The same as for those they singled out, thought Mattei.

“What do we do?” she asked.

Talk with Anna Holt about it. Look at the military and police track because they’d looked at all the rest anyway. Talk with Johansson. Explain to him that his idea of this variation of an internal investigation lacked any conceivable possibility of success. That it was simply too late. That it was time to wipe the slate clean. That what remained was simply the hope of some decisive lead.

“The one we’ll never get,” said Lewin, sipping his coffee. “Not a moment before the clock strikes twelve in any case,” he noted, shaking his head.

“Oh well,” objected Mattei. “There are still three years, six months, six days, and a little over six hours left,” she said, looking at her watch to be on the safe side.

“Three years, six months, six days, six hours…and thirty-two minutes…if mine is running right,” said Lewin, looking at his watch.

“Yes, and here we are, lazing around,” said Mattei. You’re overworked, she thought.

“I was thinking about continuing that over the weekend, lazing around, that is,” said Lewin.

Then they went their separate ways. Lewin walked to the subway to return to his apartment at Gärdet. He meant to shop on the way. Mattei didn’t have anything particular in mind, until she suddenly discovered that she was outside the entryway to her office in the big police building on Kungsholmen.

I guess you didn’t have anything better to do, she thought as she passed the guard in reception, held up her police badge, and drew her pass card through the card reader in the entry passage.
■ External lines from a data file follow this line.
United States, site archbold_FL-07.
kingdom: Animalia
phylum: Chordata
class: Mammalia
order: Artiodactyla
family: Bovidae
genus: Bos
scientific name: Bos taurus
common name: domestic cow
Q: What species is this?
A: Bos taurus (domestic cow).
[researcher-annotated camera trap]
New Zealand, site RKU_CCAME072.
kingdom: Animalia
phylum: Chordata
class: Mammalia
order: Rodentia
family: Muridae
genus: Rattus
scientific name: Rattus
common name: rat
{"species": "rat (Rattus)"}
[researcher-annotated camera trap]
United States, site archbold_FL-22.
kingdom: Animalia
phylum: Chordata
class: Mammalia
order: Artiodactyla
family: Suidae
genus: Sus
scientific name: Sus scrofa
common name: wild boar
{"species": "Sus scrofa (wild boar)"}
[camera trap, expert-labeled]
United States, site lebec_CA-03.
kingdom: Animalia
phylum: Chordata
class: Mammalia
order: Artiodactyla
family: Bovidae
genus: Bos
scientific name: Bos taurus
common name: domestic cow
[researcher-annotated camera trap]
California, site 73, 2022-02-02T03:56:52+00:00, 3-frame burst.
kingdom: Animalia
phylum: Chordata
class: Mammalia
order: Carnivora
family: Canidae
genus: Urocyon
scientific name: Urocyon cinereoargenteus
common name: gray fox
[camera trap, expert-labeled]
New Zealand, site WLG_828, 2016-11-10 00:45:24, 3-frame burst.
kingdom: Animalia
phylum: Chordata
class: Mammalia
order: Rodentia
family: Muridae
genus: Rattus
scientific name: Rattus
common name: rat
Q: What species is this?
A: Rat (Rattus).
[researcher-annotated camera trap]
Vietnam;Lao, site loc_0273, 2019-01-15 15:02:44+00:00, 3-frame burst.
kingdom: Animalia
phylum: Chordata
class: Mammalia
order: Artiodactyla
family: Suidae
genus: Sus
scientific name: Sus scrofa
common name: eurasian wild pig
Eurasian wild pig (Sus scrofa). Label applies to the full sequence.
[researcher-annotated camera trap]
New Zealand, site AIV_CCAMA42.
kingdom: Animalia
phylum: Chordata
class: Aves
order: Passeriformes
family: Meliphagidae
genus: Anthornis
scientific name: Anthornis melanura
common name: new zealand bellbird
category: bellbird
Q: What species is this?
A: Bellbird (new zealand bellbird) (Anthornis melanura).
Exactly three years, six months, and six days left, she thought after a quick look at her watch six hours later.

Then she opened the end paper of the last of the thirty-one individual files that were in the three binders that contained the Palme investigation’s “military track.” The one that concerned a baron and captain who ended up last in the alphabetically ordered list of brethren because he was registered under “v” as in “von” and not under his real surname. He was fifty-five years old when the prime minister was assassinated, and in an opinion piece in Svenska Dagbladet a year before the murder he had criticized the murder victim because he had neglected Swedish defense and had been much too indulgent to the great neighbor in the east. An officer and a gentleman, as well as an aristocrat, politically incorrect, and, in the eyes of the Palme investigators, possibly a latter-day Anckarström.

Ay, ay, ay, now it’s really starting to heat up, thought Lisa Mattei. Then she had a serious attack of the giggles and was forced to hunt for a tissue to dry her tears and blow her nose.